● SET PROBLEM:
Please retype every one of the entries below word for word, keeping each line unchanged and in its original order.

● LISTED ENTRIES:
********

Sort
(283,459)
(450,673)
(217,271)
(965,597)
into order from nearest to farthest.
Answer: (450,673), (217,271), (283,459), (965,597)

********

● FINAL RESULT:
Sort
(283,459)
(450,673)
(217,271)
(965,597)
into order from nearest to farthest.
Answer: (450,673), (217,271), (283,459), (965,597)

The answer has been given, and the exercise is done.